To blur a face in Premiere Pro, duplicate the clip, apply the Crop effect with an ellipse mask over the face, track the mask across the clip, invert it, then add a Mosaic or Gaussian Blur. It's all built in — great for protecting identities or a stylistic censor look. Here's the full workflow.
How to blur and track a face
Duplicate the clip
Hold Alt (Windows) or Option (Mac) and drag your clip up to a new track. The duplicate holds the blur; the original stays untouched below.

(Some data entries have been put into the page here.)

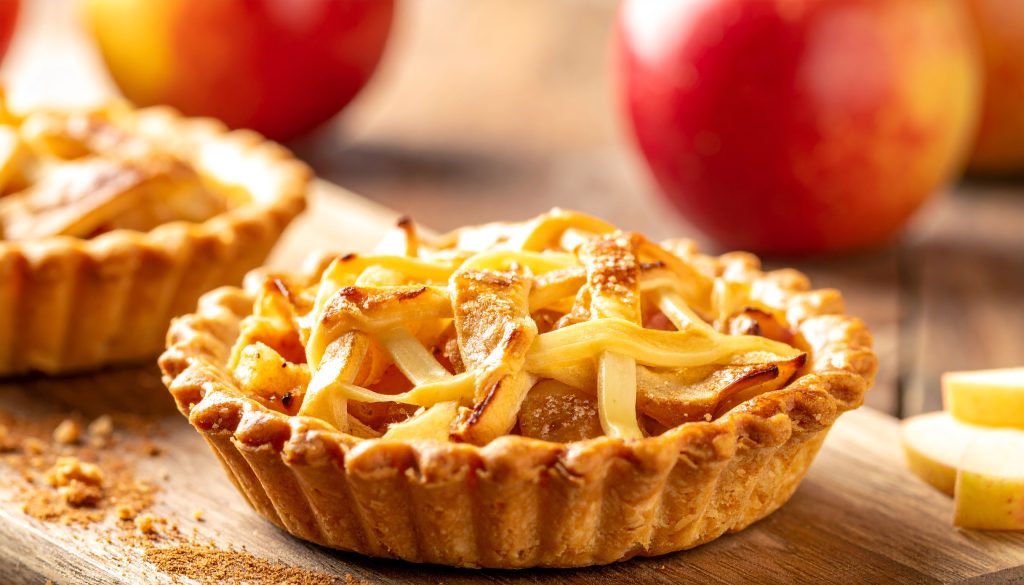 A golden, freshly baked mini apple tart with a lattice crust resting on a wooden board next to fresh red apples, representing traditional sweet and savory flavor pairings.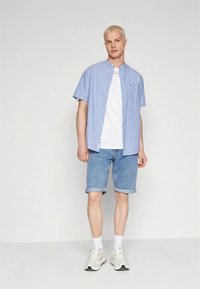 Helehall sinine lühikeste varrukatega nööbitav särk valge t-särgi peal, sellega sobitatud pööratud äärtega teksapüksid ja valged tossud. Sile kangas, vabaaja disain.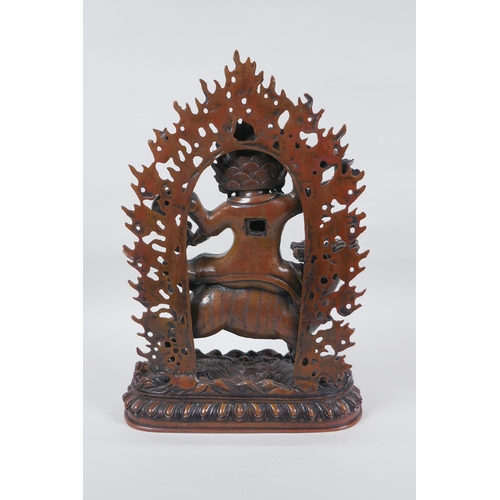 275 - A Tibetan coppered bronze figure of a wrathful deity riding a mythical creature, double vajra mark t... 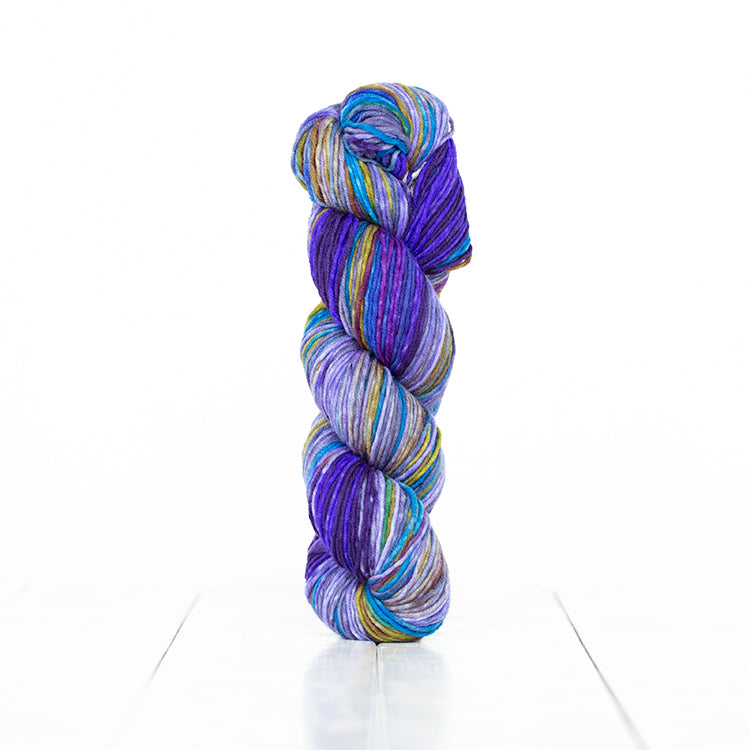 Color 6003,  hand-dyed yarn in self-striping shades of vibrant purples, with some blues and greens.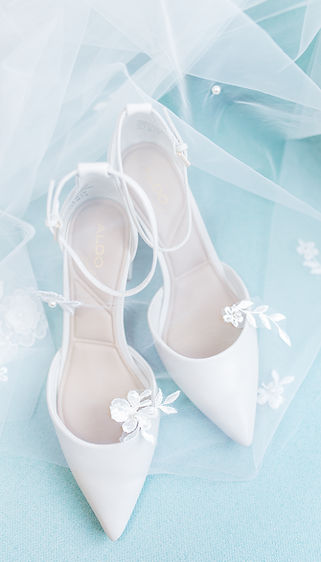 Tangled Roots Leduc Bridal shoes detail shot with veil on sky blue background for Edmonton wedding planned by Soul Ties by Design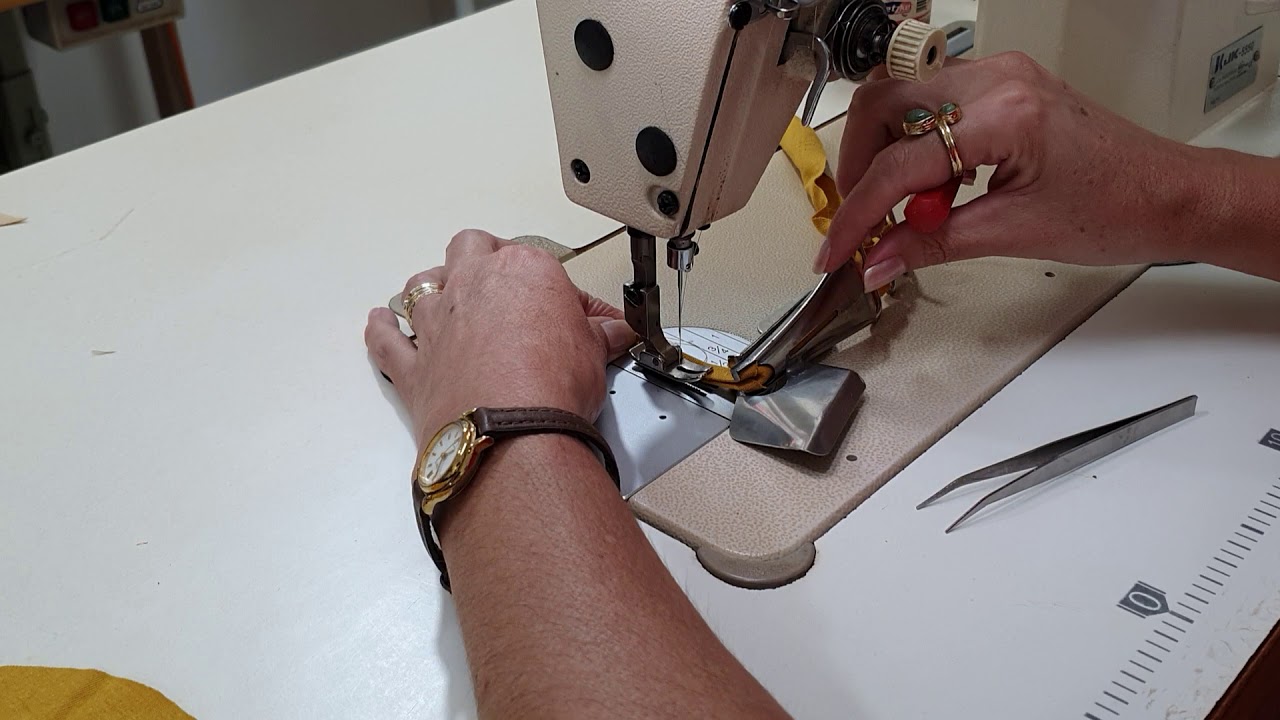 Como usar aparelho de viés na maquina reta.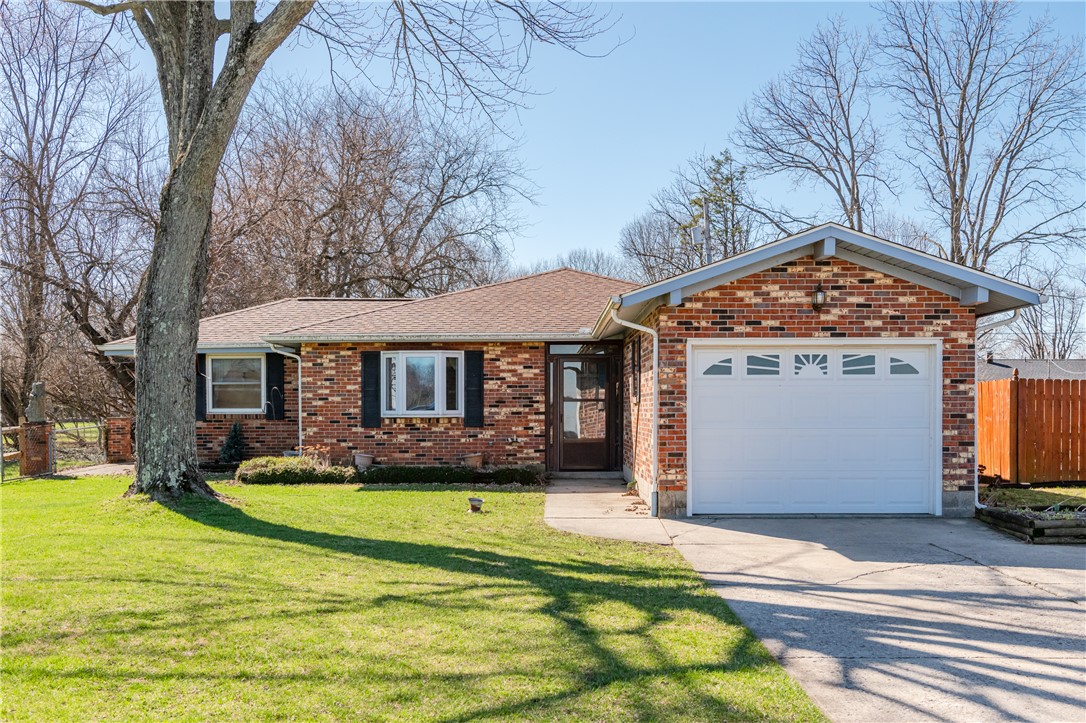 5760 Kitridge Road Dayton, OH 45424 - Photo 2 of 19 This charming brick home offers inviting curb appeal and a convenient attached garage.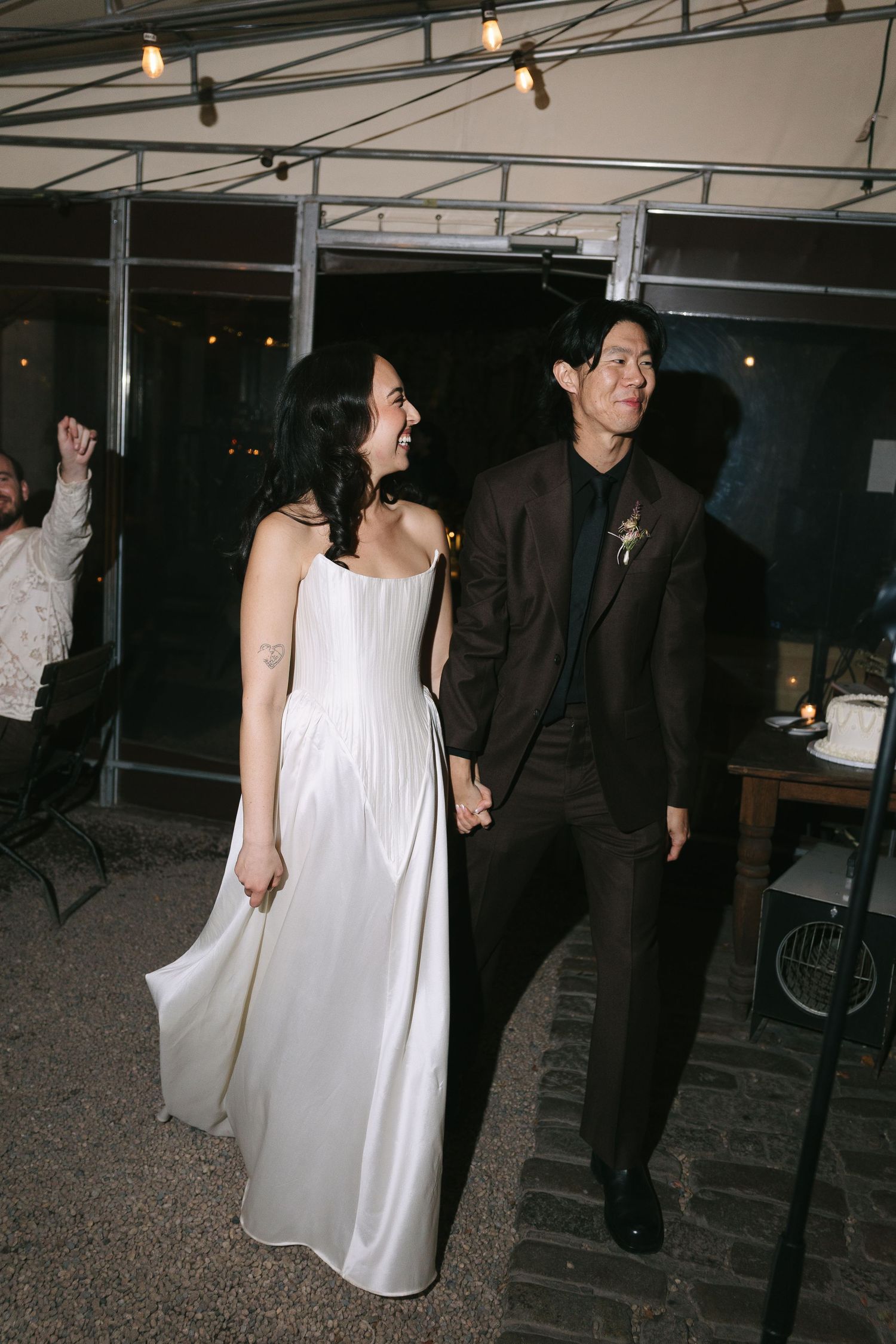 People in formal attire dancing and mingling at an indoor event space.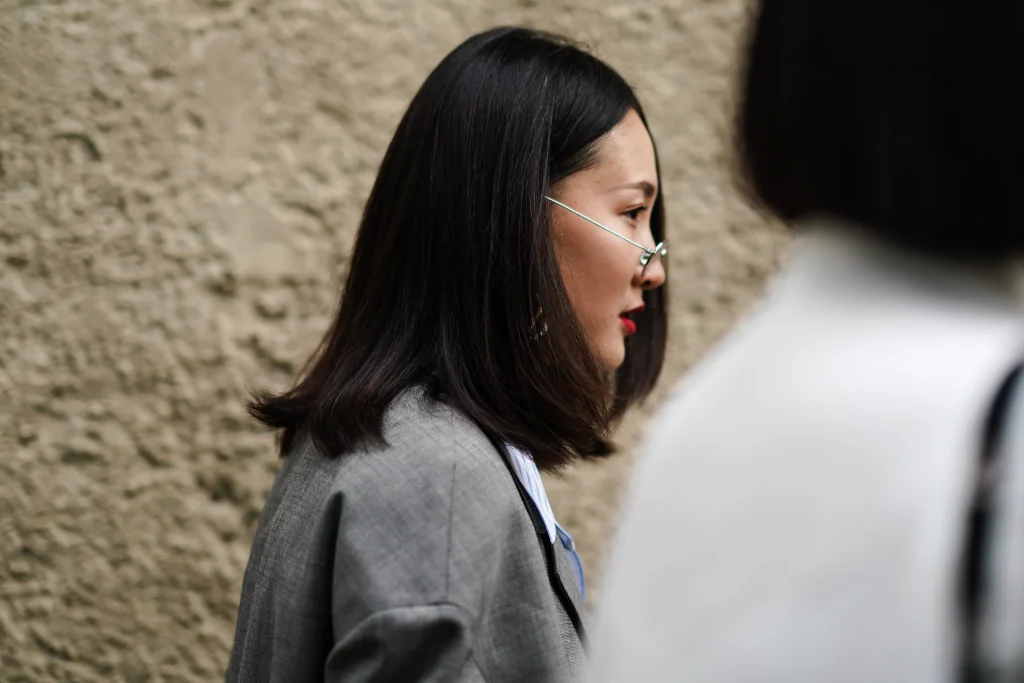 a women with glasses in a grey suit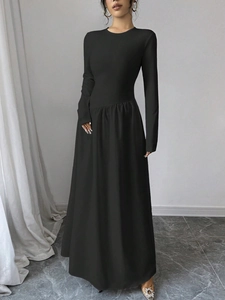 Detailansicht des eleganten schwarzen Langarmkleids mit Taillenfalten und ausgestelltem Saum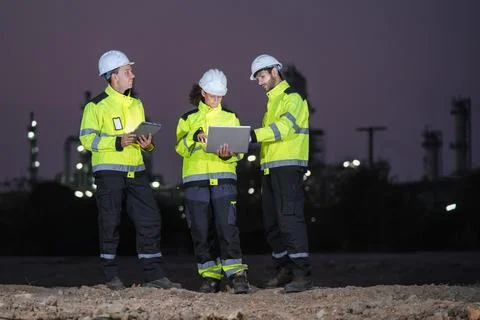 Construction workers collaborating on project analysis industrial site digi.. Stock Photos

Add a Crop effect with an ellipse mask
From Window > Effects, drag Crop onto the top clip. In Effect Controls, click the ellipse mask icon to place a circular mask, then size and position it over the face.
Track the mask
Go to the start of the clip and click Track Selected Mask Forward. Premiere follows the face frame by frame.
Invert the mask
In the Crop controls, crop in until only the masked area shows, then tick Invert so the effect targets the face rather than the background.
Add the blur
Apply your blur of choice to the top clip:
- Mosaic — the classic pixelated censor. Raise Horizontal and Vertical Blocks for stronger pixelation.
- Gaussian Blur — a smoother, more natural softening. Increase Blurriness to taste.
Use one or the other, not both.
Feather for a clean blend
In the Mask settings, raise the Feather value slightly so the blur's edges blend into the footage instead of showing a hard ring. The result is a clean, tracked face blur that holds up on interviews, street scenes, and stock footage.
Pro tip: if the track drifts when the subject turns or moves fast, scrub to the frame where it slips, reposition the mask, and re-track from there — a couple of correction points keep the blur locked on.